Aos 22 anos, sobrecarregada com a faculdade, o trabalho e a responsabilidade de ajudar minha mãe solteira a cuidar do meu irmão mais novo, Noah, que estava doente, aceitei um emprego incomum.
Todos os domingos, eu era paga para visitar um veterano idoso e cego chamado Walter Harrison e fingir ser sua neta, cuja verdadeira neta havia deixado de visitá-lo anos antes.

No início, aquilo me parecia errado. Mas, com o passar dos meses, Walter deixou de ser apenas um trabalho.
Passávamos horas conversando sobre sua vida, sua esposa falecida e as dificuldades da minha família.
Ele me ouvia com atenção, me encorajava e se tornou alguém de quem eu realmente gostava.
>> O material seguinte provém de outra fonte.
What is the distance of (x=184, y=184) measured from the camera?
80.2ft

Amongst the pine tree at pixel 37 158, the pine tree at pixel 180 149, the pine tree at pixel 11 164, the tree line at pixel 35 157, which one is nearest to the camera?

Com o tempo, passei a visitá-lo mesmo sem receber pagamento.
À medida que a saúde de Walter piorava, eu permaneci ao seu lado.
Um dia, ele me disse: “Você deu um novo significado aos meus últimos anos.” Poucos meses depois, ele faleceu, e sua morte me deixou devastada.
Após o funeral, fui inesperadamente chamada para a leitura do testamento.

Vários parentes me olhavam com desconfiança, acreditando que eu era apenas a “falsa neta”. Então, o advogado de Walter leu uma carta que ele havia deixado.
Nela, Walter revelou que sabia desde o primeiro dia que eu não era sua verdadeira neta.
Mesmo sendo cego, ele reconhecia minha voz e meus hábitos diferentes.
Ele admitiu que, no começo, aceitou aquela situação por solidão, mas com o tempo percebeu que eu realmente me importava com ele.
Ele escreveu que, embora muitas pessoas compartilhassem seu sangue, poucas compartilhavam seu coração.
Disse que eu fiquei não por dinheiro, mas por amor e bondade.
Então veio a surpresa final: Walter deixou 200 mil dólares em um fundo de confiança para o tratamento e a educação de Noah, chamando-o de “Fundo Segunda Chance”.

Ele também me deixou uma carta pessoal agradecendo por todos os domingos que passamos juntos e dizendo que família não é apenas quem nasce conosco — às vezes é quem escolhemos manter por perto.
Três anos depois, Noah está saudável, eu me formei na faculdade e minha mãe não enfrenta mais dificuldades financeiras.
Todos os domingos, ainda vou à antiga casa de Walter, sento na sua cadeira favorita e conto como foi minha semana.
E sempre que penso nele, lembro da sua pergunta favorita: “Como está o seu irmão?”
Agora, finalmente posso responder: “Ele está ótimo, vovô.”